No me había salido demasiado bien cuando Zafrina había intentado enseñarme, pero ahora era consciente de que había mejorado mi dominio del escudo. Entendía a esa parte que no quería separarse de mí, el instinto irreflexivo de preservarme prevalecía por encima de todo lo demás. Ni de lejos resultaba tan fácil como proteger a otra persona que no fuera yo, y todavía notaba la tensión de la elasticidad, el deseo del escudo de recuperar su estado original, luchando por seguir protegiéndome. Tuve que esforzarme al máximo para quitármelo del todo. Requirió toda mi atención.
—¡Emmaa! —susurró Regina, asombrada.
Lo supe: había funcionado. Luego, me concentré todavía más y hurgué en los recuerdos específicos que había guardado para ese momento, dejando que fluyeran por mi mente y con la esperanza de que también lo hicieran por la de Regina.
Algunos de esos opacos vestigios de mi memoria humana eran difusos y poco claros, pues los había visto y escuchado con ojos y oídos débiles: la primera vez que vi su rostro, cómo me sentí la vez que me cogió en el prado, el sonido de su voz en la oscuridad de la inconsciencia cuando me salvó de James, su semblante debajo de un dosel de flores, aguardando para casarse conmigo, todos los preciosos momentos vividos en isla Cora, sus manos frías acariciando a nuestros hijos a través de mi piel…
Además, tenía recuerdos mucho más agudos y perfectamente definidos: su rostro nada más abrir los ojos a la nueva vida, al amanecer interminable de la inmortalidad, aquel primer beso, esa primera noche…
De pronto, sus labios estuvieron sobre los míos y disminuí la concentración, a consecuencia de lo cual perdí la sujeción que me permitía mantener el escudo alejado de mí; éste volvió de inmediato a su posición original como si se tratara de una goma elástica, protegiendo de nuevo mis pensamientos.
—¡Upa! ¡Lo solté! —suspiré.
—Te he oído —dijo, jadeante—. ¿Cómo…? ¿Cómo lo has logrado?

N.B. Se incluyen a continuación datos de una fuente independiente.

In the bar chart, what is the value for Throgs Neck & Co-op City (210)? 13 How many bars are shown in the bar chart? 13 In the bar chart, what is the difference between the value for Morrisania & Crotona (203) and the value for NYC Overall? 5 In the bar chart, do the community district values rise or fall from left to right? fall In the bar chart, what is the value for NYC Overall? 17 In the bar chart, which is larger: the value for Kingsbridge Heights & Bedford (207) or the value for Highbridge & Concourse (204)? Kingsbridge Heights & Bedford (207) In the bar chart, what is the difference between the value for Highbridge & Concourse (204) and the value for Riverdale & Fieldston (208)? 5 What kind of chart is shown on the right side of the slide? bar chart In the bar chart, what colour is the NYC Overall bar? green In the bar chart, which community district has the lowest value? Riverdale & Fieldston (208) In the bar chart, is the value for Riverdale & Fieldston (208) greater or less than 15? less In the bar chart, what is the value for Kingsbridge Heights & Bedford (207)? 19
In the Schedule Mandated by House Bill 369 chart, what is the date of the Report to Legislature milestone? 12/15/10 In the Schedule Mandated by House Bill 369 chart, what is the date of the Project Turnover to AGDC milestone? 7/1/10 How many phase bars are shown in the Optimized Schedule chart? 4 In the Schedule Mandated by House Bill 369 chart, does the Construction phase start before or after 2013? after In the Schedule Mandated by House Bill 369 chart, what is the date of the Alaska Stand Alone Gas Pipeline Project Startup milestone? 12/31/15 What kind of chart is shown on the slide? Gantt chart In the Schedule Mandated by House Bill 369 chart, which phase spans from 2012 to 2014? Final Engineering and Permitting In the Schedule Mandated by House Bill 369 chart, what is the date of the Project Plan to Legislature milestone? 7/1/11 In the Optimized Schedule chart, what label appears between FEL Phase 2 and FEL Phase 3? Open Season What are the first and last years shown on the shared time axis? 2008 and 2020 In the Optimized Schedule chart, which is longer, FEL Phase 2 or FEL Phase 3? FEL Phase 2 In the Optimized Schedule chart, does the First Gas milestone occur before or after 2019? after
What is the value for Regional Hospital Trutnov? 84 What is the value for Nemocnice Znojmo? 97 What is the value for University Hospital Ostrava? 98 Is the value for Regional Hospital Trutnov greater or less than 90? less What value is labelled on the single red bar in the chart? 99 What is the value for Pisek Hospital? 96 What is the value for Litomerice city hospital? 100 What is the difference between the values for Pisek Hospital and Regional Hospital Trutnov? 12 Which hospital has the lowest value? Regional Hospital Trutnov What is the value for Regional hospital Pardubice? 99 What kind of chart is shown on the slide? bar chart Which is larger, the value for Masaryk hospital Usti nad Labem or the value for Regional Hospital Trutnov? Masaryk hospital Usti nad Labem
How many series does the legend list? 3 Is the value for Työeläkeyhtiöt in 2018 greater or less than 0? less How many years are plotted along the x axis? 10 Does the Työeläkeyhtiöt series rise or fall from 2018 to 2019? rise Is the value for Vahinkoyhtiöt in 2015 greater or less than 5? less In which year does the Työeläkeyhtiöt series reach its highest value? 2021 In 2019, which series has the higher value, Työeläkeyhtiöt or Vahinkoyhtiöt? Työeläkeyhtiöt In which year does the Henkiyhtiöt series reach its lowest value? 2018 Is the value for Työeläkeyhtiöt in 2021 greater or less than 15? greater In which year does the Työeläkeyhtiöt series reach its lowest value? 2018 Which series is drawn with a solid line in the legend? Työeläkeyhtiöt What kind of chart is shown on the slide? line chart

—Fue idea de Zafrina. Practicamos en varias ocasiones.
Estaba ofuscada. Parpadeó dos veces y sacudió la cabeza.
—Ahora ya lo sabes —comenté, restándole importancia y con un encogimiento de hombros—, nadie ha amado tanto como yo te amo a ti.
—Casi tienes razón —esbozó una sonrisa. Seguía teniendo los ojos más abiertos de lo habitual—. Conozco sólo una excepción.
—Embustera.
Comenzó a besarme otra vez, pero de pronto se detuvo.
—¿Puedes volver a hacerlo? —inquirió.
Le hice un mohín.
—Es muy difícil.
Aguardó con una expresión ávida.
—La más mínima distracción me impide aguantar.
—Me portaré bien —prometió.
Fruncí los labios y entorné los ojos, pero luego le sonreí. Apreté las manos sobre su cara una vez más y retiré el escudo de mi mente para dejarme ir de nuevo hasta los nítidos recuerdos de la primera noche de esta vida nueva, demorándome en los detalles.
Reía sin aliento cuando la urgencia de su beso interrumpió otra vez mis esfuerzos.
—Maldita sea —refunfuñó mientras me besaba con ansia por debajo de la barbilla.
—Tenemos todo el tiempo del mundo para perfeccionarlo —le recordé.
—Por siempre y para siempre jamás —murmuró.
—Eso me suena a gloria.
Y entonces continuamos apurando con alegría esa pequeña pero perfecta fracción de nuestra eternidad.